• _SOURCE_

━━━━━━

Co-ferrite (CF) and Co-ferrite-alumina (CFA) were prepared via constant pH co-precipitation technique utilizing respective nitrates as precursors. The materials utilized for co-precipitation were Co(NO3)2.6H2O (99%, Acros Organics), Fe(NO3)3.9H2O (ACS Reagent, ≥98%, Sigma Aldrich Inc.), Al(NO3)3.9H2O (>99%, Acros Organics), NaOH (ACS reagent, ≥97%, Sigma Aldrich Inc.), and Na2CO3 (GR ACS, anhydrous).

Mixed nitrate solutions of Co(NO3)2.6H2O, and Fe(NO3)3.9H2O were prepared for Co-ferrite, and Co(NO3)2.6H2O, Fe(NO3)3.9H2O, and Al(NO3)3.9H2O for Co-ferrite-alumina. Incorporation of Co into ferrite structure increases the extent of reduction at the loss of spontaneity toward oxidation by CO2. The literature revealed that the ratio of Co/Fe of 0.5 (which leads to CoFe2O4) provided one to obtain maximum oxygen storage capacity. Higher Co content can increase the extent of reduction while high-temperature oxidation could compensate for loss in oxidation potential via increased kinetics and thus allowing for isothermal operation. In this paper Co/Fe of 0.76 was utilized which effectively resulted in Co1.3Fe1.7O4 (called herein as CF). For the preparation of Co1.3Fe1.7O4, nitrate solution with appropriate Co:Fe ratio were mixed to obtain a total 1 M solution. In a continuous stirring beaker containing 0.2 M Na2CO3 and pH meter, the nitrate solution was added dropwise using burette along with 5 M NaOH solution to maintain a pH of 10. This resulted in the formation of precipitates, which was stirred overnight. Thus, the obtained precipitates were filtered and washed using de-ionized water until the pH was neutral followed by drying at 353 K for 24 hrs. The dried powder was then calcined at 823 K in air for 5 hrs. The calcined powder was ground to uniform size before testing.

For the preparation of CFA, appropriate nitrate solution was prepared to effectively obtain Co1.3Fe1.7O4.3Al2O3. Similar procedure as given above for Co1.3Fe1.7O4 was utilized for co-precipitation.

Fixed Bed Reactor.

The prepared oxygen carriers were tested for their isothermal redox capability in a horizontal furnace equipped with alumina reactor tubing. 1 g of the ground sample was placed in the reactor tube and secured using alumina fiber wool (Zircar ceramics: Type ALBF). For reduction and oxidation steps, the total flowrate of gases was maintained at 500 sccm. Initially the reactor was heated to 1673 K in the presence of N2 (airgas 99.998%) and maintained at this temperature for 1 h to allow for reduction step. This was followed by oxidation step for which, the flowing gases were changed to 25% CO2 and 75% N2 at total flowrate of 500 sccm. The evolving gases were analyzed using gas analyzer (Horiba PG-350 with NDIR) for CO2 and CO. The oxidation step was maintained for 2 h to obtain CO. The composition of CO in the evolved gas was utilized to calculate the net CO yield, reaction rate and maximum CO flowrate. These redox cycles at 1673 K were repeated multiple times to obtain cycle stability. After three cycles, the samples were analyzed using FEI Quanta 200 scanning electron microscope (SEM) operated at 30 kV of accelerating voltage and scanning secondary electrons for its morphology in comparison with the initial sample to understand the influence of high-temperature redox operating conditions on the oxygen carrier’s surface and its possible relation with cycle performance.

━━━━━━

• _DIRECTIVE 1_
Name each material that the Co-ferrite passage says was used for co-precipitation.
• _DIRECTIVE 2_
Reproduce the Co-ferrite passage from "For the preparation of CFA, appropriate" up to and including "Fixed Bed Reactor.".
The listing below this point isn't needed for anything here.

• _PROVIDED DATA_
━━━━━━

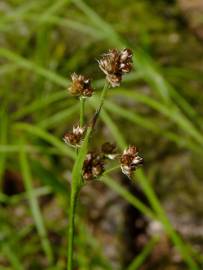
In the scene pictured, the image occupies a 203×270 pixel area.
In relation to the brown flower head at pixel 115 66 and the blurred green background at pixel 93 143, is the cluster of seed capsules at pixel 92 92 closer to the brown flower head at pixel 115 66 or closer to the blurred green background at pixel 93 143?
Result: the brown flower head at pixel 115 66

━━━━━━

• _OUTPUT 1_
Co(NO3)2.6H2O, Fe(NO3)3.9H2O, Al(NO3)3.9H2O, NaOH, and Na2CO3

• _OUTPUT 2_
For the preparation of CFA, appropriate nitrate solution was prepared to effectively obtain Co1.3Fe1.7O4.3Al2O3. Similar procedure as given above for Co1.3Fe1.7O4 was utilized for co-precipitation.

Fixed Bed Reactor.